I was brought up with the view that just as the Civil War was a great national tragedy, Reconstruction was a crime  – the oppression of Southern white people by ignorant black people manipulated by corrupt Northern carpetbaggers and Southern scalawags.  I was taught that the Ku Klux Klan was the national liberation movement of the Southern white people, of which the 20th century Klan was a degenerate and unworthy successor.

Eric Foner, following in the footsteps of black historian W.E.B DuBois, set the record straight in RECONSTRUCTION: America’s Unfinished Revolution 1863-1877, published in 1988.

The Reconstruction governments were the most progressive of the 19th century, establishing the foundations of public education and other public services, broadening the franchise for whites as well as blacks and setting a precedent for African Americans exercising equal rights as citizens.

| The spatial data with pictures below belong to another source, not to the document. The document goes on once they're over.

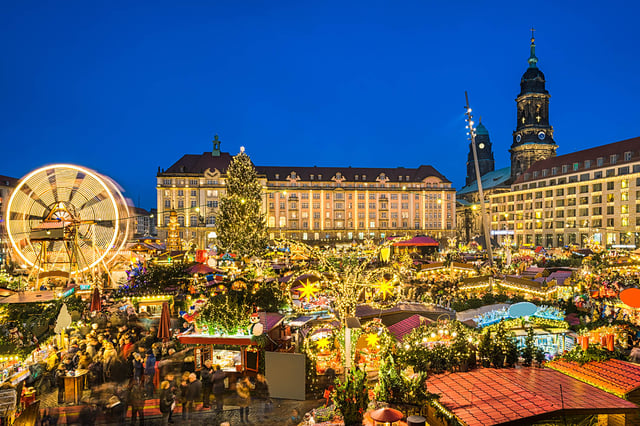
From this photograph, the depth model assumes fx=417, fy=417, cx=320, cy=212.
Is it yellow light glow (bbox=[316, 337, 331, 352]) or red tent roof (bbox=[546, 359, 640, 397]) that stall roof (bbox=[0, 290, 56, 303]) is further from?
red tent roof (bbox=[546, 359, 640, 397])

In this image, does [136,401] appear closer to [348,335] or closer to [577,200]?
[348,335]

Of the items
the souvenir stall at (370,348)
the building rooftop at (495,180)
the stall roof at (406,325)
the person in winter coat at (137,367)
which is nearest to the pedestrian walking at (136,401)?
the person in winter coat at (137,367)

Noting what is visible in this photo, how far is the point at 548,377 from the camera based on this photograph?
27.3 feet

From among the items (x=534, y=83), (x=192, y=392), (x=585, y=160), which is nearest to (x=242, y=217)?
(x=192, y=392)

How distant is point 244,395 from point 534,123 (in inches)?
3510

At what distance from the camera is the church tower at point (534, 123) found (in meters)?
84.4

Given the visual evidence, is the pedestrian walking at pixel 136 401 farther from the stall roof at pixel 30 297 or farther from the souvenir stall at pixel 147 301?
the souvenir stall at pixel 147 301

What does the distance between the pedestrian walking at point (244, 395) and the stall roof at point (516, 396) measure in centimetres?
483

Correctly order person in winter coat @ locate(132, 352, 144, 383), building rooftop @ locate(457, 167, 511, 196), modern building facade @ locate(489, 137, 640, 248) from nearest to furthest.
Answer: person in winter coat @ locate(132, 352, 144, 383) → modern building facade @ locate(489, 137, 640, 248) → building rooftop @ locate(457, 167, 511, 196)

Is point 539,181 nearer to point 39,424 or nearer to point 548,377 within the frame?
point 548,377

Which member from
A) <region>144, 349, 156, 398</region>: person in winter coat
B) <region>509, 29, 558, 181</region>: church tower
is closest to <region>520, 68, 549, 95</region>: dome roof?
<region>509, 29, 558, 181</region>: church tower

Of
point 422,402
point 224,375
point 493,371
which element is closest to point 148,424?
point 224,375

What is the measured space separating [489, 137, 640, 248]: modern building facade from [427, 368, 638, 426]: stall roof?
52.9 metres

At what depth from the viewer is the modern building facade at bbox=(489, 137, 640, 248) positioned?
60.6m
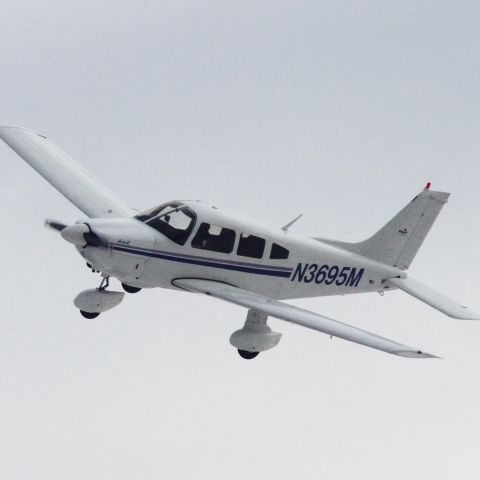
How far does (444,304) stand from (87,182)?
8343 mm

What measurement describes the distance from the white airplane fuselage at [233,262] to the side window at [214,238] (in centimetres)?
6

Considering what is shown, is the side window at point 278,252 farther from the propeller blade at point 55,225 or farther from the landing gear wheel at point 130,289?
the propeller blade at point 55,225

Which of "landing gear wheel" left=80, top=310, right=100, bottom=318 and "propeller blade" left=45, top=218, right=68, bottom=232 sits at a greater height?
"propeller blade" left=45, top=218, right=68, bottom=232

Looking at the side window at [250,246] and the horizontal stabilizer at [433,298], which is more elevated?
the horizontal stabilizer at [433,298]

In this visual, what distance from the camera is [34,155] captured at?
2386 cm

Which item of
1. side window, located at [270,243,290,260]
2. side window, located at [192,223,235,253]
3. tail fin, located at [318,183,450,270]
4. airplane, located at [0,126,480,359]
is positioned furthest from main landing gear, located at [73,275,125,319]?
tail fin, located at [318,183,450,270]

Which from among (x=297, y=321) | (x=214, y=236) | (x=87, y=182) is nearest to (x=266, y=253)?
(x=214, y=236)

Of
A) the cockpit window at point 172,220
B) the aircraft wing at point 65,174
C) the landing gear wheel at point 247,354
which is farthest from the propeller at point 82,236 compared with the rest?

Reconstruction.EricFonerFar from being ignorant and easily led, the Southern black leaders of that era were surprisingly astute and enlightened, given their restricted opportunities for education.  The failure of Reconstruction was not a failure of African American self-government, but of the failure of the federal government to stand behind equal rights for all.

Reconstruction was a complex phenomenon.  The Republican governments in the South rested on three groups – black people, including freedmen and newly-liberated slaves; Northern whites, including some do-gooders who wished to help the former slaves, but predominantly entrepreneurs in search of opportunity; and Southern whites, many of them small upcountry farmers, who had been loyal to the Union during the war and wanted a reward.

This was an unstable coalition because its members had different aims.  The Northern whites and some of the Southern whites were primarily interested in railroad-building and economic development, not in public education or sale of public lands to small farmers.

Although things played out differently in different states, the Southern Republicans were unable in the end to stand up to the South’s landowning elite with its message of white solidarity, its uninhibited use of terror and violence and its superior firepower.

The authority of the plantation owner was replaced by the authority of the state and local government, which required black people to sign labor contracts with white employers and made it a crime to quit a job or be without a contract.

The Grant administration soon lost interest in black rights.  After postwar demobilization, federal troops were needed to fight Indians and break strikes.

One interesting sidelight was information on the postwar careers of some of the figures of the Civil War era.  The great abolitionists – William Lloyd Garrison, Wendell Phillips and Charles Sumner – were soon marginalized.  Abolitionism never commanded majority support in the North to begin with, except for a brief period during the Civil War.